O Estádio La Cartuja foi palco de uma final épica que ficará gravada na história do futebol espanhol. Num duelo de nervos à flor da pele, a Real Sociedad sagrou-se campeã da Taça do Rei, batendo o Atlético de Madrid numa decisão por penáltis (4-3) após um empate eletrizante de 2-2 no tempo regulamentar e prolongamento.
O herói improvável? O guarda-redes Unai Marrero, que travou as estrelas de Diego Simeone e garantiu o terceiro troféu da competição para a vitrine de San Sebastián.
Um Início de Recorde e Respostas Rápidas
A partida não deu tempo para os adeptos se sentarem. Com apenas 14 segundos no cronómetro, Ander Barrenetxea cabeceou para o fundo das redes após um cruzamento preciso de Gonçalo Guedes. Este golo tornou-se oficialmente o mais rápido de sempre em finais da Taça do Rei, superando uma marca que durava desde 1952.
O Atlético de Madrid, resiliente como dita o ADN de Simeone, reagiu. Aos 18 minutos, Antoine Griezmann serviu Ademola Lookman, que não desperdiçou e fez o 1-1. Lookman entrou para a história como o segundo nigeriano a marcar numa final da prova.
Reviravoltas e o Balde de Água Fria de Julián Álvarez
A Real Sociedad voltou a sorrir antes do intervalo. Após Juan Musso derrubar Guedes na área, o capitão Mikel Oyarzabal converteu a grande penalidade com a frieza habitual. Com este golo, Oyarzabal tornou-se o primeiro jogador do clube a marcar em duas finais distintas da Taça.
Na segunda parte, a pressão “colchonera” intensificou-se. Quando a taça parecia fugir, Julián Álvarez tirou um coelho da cartola aos 83 minutos, com um remate em arco magistral que gelou os adeptos da Real Sociedad e forçou o prolongamento.
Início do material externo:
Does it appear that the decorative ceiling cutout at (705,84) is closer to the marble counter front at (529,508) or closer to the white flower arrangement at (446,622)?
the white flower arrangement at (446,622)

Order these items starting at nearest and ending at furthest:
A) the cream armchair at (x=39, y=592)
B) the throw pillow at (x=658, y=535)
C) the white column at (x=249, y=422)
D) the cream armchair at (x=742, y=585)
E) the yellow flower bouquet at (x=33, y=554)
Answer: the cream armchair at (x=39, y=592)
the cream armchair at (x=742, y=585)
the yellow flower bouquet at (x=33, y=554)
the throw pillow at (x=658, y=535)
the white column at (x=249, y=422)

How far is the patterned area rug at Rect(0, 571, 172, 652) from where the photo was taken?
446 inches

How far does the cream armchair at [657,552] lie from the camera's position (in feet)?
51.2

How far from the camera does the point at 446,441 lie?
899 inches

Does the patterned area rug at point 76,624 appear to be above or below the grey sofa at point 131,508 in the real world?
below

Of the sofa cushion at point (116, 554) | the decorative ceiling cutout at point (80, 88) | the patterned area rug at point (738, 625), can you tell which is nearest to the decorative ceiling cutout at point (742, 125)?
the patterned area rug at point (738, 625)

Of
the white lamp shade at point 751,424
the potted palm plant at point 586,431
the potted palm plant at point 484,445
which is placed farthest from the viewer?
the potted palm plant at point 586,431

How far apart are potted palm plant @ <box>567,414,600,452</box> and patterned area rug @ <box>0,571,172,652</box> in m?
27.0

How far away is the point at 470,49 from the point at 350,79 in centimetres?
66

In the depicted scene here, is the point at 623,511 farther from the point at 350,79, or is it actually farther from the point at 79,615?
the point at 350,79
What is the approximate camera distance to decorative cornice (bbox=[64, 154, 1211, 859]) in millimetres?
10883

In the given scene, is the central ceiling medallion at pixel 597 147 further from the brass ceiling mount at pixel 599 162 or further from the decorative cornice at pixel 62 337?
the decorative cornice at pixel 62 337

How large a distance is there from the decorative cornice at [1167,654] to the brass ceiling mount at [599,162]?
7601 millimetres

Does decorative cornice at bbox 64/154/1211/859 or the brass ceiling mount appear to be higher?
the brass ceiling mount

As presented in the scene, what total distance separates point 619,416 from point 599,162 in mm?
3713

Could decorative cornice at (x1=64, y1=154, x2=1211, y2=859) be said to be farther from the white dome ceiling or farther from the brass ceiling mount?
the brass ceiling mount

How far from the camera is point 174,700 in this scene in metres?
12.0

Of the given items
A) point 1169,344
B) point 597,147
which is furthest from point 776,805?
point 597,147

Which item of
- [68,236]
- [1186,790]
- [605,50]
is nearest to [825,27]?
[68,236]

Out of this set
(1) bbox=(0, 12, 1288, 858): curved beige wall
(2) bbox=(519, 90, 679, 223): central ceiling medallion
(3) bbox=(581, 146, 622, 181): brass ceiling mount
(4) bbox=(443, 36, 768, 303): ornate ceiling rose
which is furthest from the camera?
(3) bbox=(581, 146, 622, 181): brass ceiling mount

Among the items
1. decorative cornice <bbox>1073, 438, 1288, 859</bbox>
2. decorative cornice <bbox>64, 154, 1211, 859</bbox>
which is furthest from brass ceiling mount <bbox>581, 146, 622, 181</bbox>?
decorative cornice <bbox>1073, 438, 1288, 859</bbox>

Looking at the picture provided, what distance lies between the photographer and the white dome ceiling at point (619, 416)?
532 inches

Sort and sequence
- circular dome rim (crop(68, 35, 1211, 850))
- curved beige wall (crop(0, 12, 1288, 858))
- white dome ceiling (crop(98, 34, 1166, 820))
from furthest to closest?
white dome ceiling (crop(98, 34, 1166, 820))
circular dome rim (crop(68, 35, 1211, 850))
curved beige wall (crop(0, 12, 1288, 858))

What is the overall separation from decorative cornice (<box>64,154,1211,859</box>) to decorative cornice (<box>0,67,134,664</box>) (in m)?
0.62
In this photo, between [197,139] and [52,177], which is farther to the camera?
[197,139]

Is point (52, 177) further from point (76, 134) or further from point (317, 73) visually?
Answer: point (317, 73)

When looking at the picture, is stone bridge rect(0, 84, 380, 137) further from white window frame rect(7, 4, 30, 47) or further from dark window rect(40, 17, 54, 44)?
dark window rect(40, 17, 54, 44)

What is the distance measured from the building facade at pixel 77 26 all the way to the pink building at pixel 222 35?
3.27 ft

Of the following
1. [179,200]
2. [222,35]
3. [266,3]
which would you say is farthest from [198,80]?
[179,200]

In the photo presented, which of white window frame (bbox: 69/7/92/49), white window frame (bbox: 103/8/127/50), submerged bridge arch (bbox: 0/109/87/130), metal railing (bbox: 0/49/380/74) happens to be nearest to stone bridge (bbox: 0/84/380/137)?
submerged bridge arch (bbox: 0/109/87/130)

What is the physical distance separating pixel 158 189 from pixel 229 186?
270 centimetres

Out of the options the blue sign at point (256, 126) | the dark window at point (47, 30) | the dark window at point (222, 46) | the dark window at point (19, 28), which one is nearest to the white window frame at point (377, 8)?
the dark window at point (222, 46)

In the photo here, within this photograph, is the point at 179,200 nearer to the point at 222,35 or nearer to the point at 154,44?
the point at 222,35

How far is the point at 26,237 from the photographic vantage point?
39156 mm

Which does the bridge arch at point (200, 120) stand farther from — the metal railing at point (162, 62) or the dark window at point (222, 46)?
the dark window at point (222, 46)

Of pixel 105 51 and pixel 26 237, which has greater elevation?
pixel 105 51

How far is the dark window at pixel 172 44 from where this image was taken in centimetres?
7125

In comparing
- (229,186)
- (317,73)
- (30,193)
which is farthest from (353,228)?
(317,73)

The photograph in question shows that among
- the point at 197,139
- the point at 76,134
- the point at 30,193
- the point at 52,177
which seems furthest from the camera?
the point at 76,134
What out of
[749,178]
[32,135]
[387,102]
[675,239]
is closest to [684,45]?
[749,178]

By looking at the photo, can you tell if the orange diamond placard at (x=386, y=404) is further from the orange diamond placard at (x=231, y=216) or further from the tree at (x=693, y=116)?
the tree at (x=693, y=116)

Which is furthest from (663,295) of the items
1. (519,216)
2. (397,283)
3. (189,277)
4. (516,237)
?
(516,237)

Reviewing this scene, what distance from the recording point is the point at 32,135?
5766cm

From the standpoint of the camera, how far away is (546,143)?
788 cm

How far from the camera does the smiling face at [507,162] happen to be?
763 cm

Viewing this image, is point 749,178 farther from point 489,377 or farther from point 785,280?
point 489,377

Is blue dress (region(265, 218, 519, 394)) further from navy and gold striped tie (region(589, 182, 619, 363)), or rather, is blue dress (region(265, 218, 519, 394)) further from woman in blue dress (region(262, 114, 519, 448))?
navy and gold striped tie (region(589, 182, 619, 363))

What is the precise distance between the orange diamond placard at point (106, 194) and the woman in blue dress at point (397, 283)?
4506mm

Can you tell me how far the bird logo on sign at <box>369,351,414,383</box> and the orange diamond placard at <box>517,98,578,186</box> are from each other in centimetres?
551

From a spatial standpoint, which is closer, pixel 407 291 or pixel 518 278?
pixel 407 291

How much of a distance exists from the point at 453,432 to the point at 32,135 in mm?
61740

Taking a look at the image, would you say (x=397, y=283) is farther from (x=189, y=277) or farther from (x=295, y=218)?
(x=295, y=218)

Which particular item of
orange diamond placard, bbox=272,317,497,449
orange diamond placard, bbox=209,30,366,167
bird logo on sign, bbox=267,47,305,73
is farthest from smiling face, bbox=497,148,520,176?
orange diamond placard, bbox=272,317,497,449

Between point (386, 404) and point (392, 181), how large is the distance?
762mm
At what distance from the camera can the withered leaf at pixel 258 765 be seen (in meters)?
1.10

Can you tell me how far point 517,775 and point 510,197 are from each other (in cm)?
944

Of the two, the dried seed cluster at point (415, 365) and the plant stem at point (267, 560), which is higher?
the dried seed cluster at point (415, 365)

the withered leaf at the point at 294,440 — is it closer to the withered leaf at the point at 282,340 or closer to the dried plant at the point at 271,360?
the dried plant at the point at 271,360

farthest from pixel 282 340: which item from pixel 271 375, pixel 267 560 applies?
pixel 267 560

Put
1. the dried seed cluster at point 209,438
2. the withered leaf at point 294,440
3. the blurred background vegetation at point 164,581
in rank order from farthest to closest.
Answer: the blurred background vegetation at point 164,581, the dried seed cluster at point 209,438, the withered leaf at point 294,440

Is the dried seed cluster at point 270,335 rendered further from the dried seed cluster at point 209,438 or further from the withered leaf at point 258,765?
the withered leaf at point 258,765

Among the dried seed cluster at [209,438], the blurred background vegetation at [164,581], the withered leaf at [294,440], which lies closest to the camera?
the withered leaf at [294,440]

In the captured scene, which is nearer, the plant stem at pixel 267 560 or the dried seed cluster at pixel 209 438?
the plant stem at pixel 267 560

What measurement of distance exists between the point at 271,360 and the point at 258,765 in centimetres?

Estatísticas de um Duelo de Titãs
O equilíbrio foi a nota dominante, como mostram os dados de Expected Goals (xG):
- Atlético de Madrid: 1,96 xG (19 remates)
- Real Sociedad: 1,62 xG (15 remates)
No prolongamento, a sorte e o ferro jogaram contra o Atlético: Julián Álvarez disparou um “míssil” de fora da área que explodiu na barra, enquanto Musso brilhava do outro lado com defesas impossíveis a remates de Soler e Oskarsson.
Marrero: A Muralha de San Sebastián
Na lotaria das grandes penalidades, brilhou a estrela de Unai Marrero. O guardião da Real Sociedad defendeu os remates de duas das maiores figuras do Atlético: Alexander Sorloth e Julián Álvarez.
Embora Oskarsson tenha falhado para a equipa basca, a eficácia de Susic, Munoz e Soler manteve a equipa na frente. Coube ao jovem Pablo Marín a responsabilidade máxima: com um remate certeiro ao ângulo, selou o triunfo e deu início à festa em San Sebastián.
O Legado da Final de 2026
A Real Sociedad completa assim o seu “hat-trick” de títulos na Taça do Rei (1986-87, 2019-20 e 2025-26), consolidando-se como uma das potências do futebol moderno em Espanha. Para o Atlético de Madrid, resta a amargura de uma recuperação heróica que morreu na marca dos onze metros.
“Foi uma noite de superação. Sabíamos que sofreríamos, mas o Marrero foi gigante e este grupo merece tudo,” celebraram os jogadores da Real Sociedad no relvado de Sevilha.